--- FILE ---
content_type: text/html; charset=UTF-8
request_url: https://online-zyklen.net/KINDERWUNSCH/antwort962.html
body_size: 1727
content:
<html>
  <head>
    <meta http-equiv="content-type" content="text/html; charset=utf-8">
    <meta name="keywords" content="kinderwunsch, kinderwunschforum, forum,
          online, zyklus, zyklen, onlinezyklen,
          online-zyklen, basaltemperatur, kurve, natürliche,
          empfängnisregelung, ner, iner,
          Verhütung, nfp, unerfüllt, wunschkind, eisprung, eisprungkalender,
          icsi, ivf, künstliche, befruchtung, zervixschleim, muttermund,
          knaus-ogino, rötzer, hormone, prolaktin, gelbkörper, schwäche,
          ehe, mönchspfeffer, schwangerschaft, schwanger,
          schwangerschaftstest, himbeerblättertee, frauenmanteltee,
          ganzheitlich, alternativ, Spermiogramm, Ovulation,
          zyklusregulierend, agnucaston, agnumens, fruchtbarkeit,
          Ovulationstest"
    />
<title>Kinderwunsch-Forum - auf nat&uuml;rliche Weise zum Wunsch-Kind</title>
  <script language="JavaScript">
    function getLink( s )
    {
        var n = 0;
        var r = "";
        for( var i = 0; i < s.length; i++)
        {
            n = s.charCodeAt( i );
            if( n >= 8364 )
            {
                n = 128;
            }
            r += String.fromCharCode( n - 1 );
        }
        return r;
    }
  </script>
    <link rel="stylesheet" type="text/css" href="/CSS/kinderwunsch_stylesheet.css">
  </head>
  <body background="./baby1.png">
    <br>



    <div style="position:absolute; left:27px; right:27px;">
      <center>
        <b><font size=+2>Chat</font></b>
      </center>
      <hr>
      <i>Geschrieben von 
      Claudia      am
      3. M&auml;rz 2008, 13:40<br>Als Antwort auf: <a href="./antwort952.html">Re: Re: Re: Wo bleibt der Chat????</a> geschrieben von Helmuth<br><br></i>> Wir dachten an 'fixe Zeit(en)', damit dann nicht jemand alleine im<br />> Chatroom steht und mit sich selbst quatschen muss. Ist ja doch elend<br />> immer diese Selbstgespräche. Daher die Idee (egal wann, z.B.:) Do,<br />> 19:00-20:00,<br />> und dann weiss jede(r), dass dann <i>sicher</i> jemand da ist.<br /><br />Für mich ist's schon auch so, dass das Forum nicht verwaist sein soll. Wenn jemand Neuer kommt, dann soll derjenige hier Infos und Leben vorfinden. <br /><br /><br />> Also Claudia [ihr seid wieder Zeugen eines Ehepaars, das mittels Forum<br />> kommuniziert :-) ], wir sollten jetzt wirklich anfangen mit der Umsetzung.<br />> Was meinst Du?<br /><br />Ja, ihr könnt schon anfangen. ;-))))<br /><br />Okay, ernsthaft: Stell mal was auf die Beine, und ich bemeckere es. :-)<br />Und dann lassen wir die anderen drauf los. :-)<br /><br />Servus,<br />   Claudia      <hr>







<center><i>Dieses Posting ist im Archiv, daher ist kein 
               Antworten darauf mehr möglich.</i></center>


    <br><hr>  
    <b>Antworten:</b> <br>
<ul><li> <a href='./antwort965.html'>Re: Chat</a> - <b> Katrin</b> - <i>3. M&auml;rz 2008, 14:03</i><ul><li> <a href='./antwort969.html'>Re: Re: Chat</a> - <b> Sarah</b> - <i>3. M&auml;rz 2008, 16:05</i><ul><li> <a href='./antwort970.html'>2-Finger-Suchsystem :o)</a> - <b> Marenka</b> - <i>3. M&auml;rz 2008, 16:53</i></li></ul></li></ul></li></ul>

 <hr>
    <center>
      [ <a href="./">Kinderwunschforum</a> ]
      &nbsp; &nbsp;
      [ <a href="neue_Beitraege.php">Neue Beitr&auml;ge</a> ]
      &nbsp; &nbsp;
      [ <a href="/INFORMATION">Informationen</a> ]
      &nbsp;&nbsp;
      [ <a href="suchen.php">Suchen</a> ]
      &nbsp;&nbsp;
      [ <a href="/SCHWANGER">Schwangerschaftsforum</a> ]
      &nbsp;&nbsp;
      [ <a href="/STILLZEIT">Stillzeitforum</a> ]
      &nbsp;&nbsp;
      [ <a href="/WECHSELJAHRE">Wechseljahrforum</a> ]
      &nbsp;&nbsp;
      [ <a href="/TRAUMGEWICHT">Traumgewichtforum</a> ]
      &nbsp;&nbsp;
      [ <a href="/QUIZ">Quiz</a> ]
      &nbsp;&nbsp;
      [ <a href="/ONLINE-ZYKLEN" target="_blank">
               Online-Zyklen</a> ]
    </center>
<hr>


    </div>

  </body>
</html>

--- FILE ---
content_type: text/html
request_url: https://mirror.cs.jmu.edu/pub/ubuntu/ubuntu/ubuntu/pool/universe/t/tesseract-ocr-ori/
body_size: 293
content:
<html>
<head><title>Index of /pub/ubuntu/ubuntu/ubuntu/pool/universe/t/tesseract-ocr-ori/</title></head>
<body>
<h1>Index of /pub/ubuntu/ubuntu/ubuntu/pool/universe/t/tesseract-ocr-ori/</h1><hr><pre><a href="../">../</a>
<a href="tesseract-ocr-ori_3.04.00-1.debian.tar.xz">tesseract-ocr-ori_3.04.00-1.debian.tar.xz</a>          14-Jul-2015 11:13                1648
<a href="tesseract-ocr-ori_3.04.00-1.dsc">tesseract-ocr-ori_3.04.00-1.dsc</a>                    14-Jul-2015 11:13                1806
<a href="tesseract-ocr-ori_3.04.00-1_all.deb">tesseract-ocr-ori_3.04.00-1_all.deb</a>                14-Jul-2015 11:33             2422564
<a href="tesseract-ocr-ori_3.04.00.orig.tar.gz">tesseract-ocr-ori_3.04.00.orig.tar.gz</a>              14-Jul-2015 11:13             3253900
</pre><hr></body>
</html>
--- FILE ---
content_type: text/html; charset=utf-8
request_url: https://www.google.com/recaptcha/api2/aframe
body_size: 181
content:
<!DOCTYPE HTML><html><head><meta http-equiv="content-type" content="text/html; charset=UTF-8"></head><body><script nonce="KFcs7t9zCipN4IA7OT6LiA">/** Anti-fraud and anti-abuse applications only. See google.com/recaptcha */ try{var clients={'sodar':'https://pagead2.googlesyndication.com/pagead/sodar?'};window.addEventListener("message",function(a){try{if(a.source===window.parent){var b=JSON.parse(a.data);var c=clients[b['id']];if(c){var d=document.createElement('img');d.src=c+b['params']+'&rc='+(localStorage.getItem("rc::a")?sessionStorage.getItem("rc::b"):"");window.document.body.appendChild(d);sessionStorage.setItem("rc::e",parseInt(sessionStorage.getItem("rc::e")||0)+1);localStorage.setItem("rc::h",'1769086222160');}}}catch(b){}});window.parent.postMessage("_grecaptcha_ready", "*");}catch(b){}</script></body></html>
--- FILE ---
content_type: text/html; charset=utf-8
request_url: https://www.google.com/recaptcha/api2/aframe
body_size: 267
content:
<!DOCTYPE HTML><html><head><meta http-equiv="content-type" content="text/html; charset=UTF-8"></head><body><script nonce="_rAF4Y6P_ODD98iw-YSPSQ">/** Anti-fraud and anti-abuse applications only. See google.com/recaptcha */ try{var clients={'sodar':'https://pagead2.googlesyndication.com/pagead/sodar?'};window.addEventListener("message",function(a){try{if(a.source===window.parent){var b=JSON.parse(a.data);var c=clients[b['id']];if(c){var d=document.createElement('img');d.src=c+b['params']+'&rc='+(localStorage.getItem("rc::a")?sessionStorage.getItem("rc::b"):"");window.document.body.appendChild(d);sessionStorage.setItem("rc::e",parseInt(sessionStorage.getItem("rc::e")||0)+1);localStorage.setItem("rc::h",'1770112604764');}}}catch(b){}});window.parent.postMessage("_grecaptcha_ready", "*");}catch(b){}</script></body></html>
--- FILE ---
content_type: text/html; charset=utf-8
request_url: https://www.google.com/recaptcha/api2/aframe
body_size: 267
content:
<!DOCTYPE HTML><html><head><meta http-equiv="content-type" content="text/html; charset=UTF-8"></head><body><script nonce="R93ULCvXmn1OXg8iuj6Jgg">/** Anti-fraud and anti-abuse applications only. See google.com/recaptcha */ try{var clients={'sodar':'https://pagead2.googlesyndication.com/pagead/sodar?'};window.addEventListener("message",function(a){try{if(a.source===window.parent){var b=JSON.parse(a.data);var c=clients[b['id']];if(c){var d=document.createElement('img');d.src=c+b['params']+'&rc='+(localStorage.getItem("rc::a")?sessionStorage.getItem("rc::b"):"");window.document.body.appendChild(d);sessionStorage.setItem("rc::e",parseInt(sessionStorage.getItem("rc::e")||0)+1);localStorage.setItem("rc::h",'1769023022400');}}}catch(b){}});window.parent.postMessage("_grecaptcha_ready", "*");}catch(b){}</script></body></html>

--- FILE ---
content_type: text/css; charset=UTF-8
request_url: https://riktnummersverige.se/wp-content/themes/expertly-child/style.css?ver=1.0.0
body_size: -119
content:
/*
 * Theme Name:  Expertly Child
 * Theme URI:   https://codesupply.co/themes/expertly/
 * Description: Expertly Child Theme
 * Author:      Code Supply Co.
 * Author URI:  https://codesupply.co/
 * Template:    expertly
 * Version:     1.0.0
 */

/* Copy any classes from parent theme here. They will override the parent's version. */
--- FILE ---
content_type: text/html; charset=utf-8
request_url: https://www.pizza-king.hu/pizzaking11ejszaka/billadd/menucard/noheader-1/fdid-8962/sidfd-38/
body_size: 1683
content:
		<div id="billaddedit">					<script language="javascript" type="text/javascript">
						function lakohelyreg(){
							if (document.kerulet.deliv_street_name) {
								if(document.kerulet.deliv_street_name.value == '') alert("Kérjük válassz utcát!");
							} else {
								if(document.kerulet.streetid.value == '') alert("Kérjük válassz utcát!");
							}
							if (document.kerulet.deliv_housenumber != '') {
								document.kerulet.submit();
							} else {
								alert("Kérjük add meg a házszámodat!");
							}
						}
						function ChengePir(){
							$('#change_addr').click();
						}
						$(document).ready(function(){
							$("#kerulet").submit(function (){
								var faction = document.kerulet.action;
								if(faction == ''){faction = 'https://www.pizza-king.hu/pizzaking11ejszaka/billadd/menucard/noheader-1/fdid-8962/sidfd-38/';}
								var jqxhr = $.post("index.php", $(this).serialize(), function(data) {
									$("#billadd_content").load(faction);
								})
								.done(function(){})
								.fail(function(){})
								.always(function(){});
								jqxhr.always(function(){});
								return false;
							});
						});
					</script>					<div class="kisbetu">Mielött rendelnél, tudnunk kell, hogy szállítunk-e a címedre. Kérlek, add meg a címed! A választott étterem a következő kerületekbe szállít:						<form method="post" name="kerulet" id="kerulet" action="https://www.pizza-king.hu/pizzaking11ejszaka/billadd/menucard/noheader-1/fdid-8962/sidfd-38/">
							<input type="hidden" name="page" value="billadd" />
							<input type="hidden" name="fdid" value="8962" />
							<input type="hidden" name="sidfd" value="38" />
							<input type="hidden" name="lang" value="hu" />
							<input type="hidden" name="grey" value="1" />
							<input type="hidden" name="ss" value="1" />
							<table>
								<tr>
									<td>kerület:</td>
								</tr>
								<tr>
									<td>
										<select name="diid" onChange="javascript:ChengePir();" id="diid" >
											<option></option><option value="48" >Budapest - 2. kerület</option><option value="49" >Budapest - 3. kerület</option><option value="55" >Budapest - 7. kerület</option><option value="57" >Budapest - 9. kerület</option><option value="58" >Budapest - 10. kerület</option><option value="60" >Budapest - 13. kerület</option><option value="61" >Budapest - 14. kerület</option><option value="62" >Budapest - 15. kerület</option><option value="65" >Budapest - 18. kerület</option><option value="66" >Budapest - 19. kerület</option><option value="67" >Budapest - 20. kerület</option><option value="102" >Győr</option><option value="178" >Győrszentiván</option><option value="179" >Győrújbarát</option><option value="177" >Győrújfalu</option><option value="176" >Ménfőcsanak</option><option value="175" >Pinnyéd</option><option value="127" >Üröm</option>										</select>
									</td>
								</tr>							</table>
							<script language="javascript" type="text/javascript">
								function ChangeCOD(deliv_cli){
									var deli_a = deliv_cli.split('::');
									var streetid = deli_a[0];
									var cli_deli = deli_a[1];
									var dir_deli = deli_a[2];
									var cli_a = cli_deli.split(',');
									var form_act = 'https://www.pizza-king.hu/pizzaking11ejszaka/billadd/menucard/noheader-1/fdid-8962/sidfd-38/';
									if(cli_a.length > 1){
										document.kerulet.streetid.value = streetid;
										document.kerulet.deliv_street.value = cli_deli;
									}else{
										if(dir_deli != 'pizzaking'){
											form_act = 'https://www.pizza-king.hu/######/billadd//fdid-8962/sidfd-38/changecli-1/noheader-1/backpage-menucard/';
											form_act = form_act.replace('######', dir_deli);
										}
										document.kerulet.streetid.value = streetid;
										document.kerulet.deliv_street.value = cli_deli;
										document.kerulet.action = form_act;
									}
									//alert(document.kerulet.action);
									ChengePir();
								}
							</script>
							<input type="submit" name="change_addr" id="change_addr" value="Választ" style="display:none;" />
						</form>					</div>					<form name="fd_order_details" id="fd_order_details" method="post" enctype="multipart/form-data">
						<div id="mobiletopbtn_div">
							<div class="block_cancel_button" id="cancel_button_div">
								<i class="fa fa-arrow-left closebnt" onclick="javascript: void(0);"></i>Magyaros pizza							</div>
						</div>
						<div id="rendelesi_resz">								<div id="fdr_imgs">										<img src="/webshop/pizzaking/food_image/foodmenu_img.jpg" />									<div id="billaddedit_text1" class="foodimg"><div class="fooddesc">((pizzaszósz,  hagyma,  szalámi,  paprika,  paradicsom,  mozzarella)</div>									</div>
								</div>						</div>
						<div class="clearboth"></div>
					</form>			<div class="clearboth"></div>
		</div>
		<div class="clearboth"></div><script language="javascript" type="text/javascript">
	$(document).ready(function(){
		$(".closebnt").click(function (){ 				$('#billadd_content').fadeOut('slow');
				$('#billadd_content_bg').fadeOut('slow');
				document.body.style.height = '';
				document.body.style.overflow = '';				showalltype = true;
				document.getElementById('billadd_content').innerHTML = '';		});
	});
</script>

◇ ◇ ◇ ◇ ◇

### Work instruction
Going through the entries above, show each line that contains "universe".

### Solution for this task
request_url: https://mirror.cs.jmu.edu/pub/ubuntu/ubuntu/ubuntu/pool/universe/t/tesseract-ocr-ori/
<head><title>Index of /pub/ubuntu/ubuntu/ubuntu/pool/universe/t/tesseract-ocr-ori/</title></head>
<h1>Index of /pub/ubuntu/ubuntu/ubuntu/pool/universe/t/tesseract-ocr-ori/</h1><hr><pre><a href="../">../</a>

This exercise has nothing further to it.